Put the lines of the data, starting with the line that contains "As featured in" and going on through the line that contains "1809 inches", into a JSON list of strings with one string per line and no blank lines.

○ ○ ○ ○ ○

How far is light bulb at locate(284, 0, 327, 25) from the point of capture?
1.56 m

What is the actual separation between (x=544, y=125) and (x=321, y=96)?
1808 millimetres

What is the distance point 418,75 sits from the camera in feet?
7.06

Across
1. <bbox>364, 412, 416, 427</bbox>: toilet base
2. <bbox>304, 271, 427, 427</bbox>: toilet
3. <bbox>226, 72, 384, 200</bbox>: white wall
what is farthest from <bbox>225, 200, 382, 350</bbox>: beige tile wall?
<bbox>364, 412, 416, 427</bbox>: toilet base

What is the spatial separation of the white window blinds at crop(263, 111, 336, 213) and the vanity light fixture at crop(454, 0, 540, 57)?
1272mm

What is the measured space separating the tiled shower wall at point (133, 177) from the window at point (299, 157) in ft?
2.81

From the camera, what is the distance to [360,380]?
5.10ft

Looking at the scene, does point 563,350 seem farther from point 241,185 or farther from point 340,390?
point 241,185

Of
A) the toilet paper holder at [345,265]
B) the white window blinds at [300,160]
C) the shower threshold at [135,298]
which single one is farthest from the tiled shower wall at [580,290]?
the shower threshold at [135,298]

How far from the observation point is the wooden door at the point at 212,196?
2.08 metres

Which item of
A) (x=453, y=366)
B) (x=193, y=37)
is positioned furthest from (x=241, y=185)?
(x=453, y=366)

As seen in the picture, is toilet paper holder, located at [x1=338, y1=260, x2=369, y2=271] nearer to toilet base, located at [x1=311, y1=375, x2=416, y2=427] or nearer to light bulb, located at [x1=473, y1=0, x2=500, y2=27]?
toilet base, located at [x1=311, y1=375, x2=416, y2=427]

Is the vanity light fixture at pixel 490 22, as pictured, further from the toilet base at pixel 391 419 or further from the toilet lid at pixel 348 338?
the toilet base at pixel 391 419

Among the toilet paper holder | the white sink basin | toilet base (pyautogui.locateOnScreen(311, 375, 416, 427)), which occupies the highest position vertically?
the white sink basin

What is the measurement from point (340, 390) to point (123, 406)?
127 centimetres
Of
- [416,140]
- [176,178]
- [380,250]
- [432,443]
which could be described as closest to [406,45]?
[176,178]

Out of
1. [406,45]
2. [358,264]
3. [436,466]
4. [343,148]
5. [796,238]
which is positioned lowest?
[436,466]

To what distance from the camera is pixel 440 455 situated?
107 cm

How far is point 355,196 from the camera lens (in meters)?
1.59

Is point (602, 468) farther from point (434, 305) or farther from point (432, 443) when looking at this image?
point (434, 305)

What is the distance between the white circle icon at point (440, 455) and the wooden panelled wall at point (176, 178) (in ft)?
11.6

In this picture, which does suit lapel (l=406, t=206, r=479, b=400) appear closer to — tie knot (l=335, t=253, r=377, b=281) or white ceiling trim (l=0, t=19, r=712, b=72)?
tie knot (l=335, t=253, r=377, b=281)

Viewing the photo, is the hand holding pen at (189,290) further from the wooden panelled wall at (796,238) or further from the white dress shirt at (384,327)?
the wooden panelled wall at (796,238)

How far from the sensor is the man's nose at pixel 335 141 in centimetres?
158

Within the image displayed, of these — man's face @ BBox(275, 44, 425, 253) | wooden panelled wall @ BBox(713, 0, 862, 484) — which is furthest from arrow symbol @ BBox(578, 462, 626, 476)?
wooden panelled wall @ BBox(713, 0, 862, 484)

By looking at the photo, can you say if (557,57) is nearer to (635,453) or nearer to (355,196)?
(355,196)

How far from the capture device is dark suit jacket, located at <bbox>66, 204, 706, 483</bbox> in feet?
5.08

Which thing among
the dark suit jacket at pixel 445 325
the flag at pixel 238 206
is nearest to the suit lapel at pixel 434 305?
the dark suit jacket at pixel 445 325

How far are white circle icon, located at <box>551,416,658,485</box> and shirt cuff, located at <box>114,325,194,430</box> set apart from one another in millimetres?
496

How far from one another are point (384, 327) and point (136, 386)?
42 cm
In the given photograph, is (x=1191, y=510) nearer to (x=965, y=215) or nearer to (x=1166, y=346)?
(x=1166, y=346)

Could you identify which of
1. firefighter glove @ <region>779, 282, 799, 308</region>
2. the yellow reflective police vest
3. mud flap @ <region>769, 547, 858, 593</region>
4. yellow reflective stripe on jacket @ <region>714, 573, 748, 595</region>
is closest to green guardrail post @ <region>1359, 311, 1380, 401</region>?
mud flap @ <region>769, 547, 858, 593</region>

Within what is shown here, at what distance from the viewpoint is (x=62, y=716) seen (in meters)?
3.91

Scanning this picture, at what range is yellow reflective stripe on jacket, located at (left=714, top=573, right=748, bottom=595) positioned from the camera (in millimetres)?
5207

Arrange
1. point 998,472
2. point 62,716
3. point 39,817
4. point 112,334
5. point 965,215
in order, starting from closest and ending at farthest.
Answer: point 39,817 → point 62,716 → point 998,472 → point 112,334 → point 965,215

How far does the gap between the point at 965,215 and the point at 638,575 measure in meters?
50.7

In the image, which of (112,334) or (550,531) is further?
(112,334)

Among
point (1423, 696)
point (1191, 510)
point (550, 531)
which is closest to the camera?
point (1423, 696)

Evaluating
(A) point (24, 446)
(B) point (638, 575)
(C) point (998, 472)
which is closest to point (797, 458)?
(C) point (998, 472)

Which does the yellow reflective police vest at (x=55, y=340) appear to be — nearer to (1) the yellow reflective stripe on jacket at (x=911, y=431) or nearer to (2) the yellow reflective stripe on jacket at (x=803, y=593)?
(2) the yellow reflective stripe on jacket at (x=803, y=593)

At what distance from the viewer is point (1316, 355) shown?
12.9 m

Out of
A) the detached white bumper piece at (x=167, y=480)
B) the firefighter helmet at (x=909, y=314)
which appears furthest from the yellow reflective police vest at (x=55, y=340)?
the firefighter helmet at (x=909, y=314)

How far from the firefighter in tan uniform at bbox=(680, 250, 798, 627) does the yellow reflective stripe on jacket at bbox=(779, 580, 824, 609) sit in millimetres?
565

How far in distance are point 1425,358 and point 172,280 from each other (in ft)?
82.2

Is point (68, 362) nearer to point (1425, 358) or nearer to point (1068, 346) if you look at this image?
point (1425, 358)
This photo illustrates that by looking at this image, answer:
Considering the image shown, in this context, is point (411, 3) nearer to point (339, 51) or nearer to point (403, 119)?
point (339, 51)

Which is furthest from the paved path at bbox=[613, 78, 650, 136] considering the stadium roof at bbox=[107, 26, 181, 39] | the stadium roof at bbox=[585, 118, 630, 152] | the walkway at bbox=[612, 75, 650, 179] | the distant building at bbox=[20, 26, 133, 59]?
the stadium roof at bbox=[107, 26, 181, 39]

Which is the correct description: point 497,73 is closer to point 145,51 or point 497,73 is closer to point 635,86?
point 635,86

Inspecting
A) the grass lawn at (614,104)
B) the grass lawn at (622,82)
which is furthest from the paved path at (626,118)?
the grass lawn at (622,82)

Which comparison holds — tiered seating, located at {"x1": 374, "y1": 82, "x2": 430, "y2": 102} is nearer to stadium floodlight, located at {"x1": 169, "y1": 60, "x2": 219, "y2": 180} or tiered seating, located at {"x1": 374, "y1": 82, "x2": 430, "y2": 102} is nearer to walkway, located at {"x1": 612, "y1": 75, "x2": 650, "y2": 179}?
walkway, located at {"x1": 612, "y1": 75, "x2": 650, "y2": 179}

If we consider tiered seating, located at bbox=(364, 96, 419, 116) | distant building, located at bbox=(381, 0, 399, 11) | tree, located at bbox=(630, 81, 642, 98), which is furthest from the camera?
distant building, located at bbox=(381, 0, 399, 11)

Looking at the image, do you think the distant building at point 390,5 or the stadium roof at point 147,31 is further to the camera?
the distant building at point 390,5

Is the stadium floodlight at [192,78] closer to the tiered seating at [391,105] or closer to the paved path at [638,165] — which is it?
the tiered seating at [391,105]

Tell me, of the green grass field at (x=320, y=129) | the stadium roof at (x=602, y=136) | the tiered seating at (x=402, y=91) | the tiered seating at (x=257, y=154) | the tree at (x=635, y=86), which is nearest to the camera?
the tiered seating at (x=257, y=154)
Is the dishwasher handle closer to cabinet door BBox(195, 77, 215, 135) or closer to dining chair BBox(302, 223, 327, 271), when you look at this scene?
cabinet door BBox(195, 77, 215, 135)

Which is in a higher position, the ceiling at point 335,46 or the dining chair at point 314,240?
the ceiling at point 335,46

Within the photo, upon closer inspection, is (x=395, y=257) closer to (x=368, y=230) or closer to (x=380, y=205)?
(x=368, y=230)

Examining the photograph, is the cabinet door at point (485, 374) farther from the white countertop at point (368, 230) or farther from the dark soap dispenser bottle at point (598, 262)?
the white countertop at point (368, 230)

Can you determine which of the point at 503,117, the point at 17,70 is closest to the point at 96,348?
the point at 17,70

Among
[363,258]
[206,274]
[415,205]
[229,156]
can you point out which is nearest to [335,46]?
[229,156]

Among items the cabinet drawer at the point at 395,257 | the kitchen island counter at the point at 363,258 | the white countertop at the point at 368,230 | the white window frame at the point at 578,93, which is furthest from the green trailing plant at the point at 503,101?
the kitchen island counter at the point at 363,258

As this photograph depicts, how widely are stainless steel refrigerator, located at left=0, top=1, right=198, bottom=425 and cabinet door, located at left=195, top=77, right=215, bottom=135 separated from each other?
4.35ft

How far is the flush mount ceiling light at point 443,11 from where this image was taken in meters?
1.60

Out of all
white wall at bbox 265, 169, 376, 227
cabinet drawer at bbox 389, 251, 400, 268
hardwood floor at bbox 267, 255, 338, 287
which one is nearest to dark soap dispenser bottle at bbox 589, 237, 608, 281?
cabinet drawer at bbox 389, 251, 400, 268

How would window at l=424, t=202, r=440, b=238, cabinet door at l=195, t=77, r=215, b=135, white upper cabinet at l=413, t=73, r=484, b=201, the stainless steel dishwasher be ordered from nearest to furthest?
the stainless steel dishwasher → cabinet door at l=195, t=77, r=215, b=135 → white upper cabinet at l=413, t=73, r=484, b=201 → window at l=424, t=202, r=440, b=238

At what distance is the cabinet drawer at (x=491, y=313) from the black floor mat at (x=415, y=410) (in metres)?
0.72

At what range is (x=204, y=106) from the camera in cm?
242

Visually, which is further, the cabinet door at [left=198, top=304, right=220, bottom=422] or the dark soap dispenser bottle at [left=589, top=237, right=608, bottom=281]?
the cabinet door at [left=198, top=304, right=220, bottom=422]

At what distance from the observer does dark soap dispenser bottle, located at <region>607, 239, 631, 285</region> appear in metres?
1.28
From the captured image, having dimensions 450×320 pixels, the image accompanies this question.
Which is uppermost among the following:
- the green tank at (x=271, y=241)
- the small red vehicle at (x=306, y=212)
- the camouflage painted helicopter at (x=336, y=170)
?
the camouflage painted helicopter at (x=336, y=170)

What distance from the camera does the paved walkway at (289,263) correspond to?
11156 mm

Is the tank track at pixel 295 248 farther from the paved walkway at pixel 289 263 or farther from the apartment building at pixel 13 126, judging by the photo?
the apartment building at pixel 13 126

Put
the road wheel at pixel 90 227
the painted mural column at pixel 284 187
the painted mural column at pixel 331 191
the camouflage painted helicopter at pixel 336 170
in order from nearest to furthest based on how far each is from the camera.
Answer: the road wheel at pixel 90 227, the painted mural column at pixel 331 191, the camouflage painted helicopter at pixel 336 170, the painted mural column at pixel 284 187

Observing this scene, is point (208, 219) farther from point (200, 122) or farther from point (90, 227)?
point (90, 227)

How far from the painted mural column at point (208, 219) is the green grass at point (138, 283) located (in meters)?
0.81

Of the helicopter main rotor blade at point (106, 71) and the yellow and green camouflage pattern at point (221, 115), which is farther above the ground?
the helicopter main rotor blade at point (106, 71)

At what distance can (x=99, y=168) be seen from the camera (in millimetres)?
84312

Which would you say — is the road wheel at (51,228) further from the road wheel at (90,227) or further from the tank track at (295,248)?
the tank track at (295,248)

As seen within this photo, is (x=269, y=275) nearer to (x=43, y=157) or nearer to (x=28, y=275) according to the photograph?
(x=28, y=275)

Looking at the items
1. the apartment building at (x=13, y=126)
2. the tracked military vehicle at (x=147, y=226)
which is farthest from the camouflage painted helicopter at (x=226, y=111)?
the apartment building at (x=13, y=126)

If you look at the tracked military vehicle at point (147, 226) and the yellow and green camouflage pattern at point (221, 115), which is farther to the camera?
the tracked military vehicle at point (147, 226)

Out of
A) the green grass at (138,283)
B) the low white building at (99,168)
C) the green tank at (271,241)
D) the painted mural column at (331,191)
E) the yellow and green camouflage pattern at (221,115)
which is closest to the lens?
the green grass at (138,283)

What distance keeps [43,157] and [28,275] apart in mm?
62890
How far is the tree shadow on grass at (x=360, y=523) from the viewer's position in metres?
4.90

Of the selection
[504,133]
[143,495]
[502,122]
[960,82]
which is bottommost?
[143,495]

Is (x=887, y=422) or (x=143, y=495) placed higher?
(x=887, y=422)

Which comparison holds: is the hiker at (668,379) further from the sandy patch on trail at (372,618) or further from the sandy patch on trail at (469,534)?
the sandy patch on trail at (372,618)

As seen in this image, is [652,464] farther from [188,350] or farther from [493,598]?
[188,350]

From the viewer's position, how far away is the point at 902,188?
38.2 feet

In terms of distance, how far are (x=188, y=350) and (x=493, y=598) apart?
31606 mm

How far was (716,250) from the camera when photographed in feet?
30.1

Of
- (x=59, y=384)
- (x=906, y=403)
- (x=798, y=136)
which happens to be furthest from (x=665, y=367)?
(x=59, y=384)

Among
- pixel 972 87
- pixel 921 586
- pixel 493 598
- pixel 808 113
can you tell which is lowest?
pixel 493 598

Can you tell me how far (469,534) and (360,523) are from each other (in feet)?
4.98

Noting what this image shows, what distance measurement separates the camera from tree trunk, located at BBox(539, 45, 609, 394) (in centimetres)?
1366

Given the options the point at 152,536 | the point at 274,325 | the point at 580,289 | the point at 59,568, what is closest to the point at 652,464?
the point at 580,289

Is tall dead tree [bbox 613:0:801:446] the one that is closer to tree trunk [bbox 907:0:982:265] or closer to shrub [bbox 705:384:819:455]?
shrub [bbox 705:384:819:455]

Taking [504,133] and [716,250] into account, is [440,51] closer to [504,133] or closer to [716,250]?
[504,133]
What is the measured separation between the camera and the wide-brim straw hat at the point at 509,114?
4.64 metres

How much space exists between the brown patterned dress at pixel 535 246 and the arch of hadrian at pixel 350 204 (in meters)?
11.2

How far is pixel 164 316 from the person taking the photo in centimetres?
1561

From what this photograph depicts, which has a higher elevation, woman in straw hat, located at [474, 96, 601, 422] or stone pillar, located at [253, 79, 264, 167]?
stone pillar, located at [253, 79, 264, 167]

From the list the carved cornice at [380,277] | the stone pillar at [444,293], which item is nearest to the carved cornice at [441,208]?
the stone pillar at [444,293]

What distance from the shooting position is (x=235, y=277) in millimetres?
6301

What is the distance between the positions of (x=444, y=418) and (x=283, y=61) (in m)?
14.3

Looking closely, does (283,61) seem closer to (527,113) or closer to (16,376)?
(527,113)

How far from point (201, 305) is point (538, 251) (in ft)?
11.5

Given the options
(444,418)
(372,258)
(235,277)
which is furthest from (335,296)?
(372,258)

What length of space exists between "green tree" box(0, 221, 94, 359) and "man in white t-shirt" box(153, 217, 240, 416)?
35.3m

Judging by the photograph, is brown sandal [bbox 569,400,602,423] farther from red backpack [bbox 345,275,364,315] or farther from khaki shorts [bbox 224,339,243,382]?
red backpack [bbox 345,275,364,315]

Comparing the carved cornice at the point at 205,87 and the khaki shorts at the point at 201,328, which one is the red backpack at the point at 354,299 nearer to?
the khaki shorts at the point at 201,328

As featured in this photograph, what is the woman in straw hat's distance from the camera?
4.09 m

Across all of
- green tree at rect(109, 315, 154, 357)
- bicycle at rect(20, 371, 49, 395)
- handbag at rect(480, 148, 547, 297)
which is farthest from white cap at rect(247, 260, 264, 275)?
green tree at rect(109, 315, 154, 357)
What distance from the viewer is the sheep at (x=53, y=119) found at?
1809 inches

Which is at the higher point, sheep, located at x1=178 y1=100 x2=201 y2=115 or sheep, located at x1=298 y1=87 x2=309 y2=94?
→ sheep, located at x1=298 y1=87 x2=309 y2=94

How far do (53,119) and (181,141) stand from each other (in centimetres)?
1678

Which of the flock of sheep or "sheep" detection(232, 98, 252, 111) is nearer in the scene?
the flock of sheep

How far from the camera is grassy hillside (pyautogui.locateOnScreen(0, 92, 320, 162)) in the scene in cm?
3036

○ ○ ○ ○ ○

#### Written answer:
[
  "As featured in this photograph, what is the woman in straw hat's distance from the camera?",
  "4.09 m",
  "Across all of",
  "- green tree at rect(109, 315, 154, 357)",
  "- bicycle at rect(20, 371, 49, 395)",
  "- handbag at rect(480, 148, 547, 297)",
  "which is farthest from white cap at rect(247, 260, 264, 275)?",
  "green tree at rect(109, 315, 154, 357)",
  "What distance from the viewer is the sheep at (x=53, y=119) found at?",
  "1809 inches"
]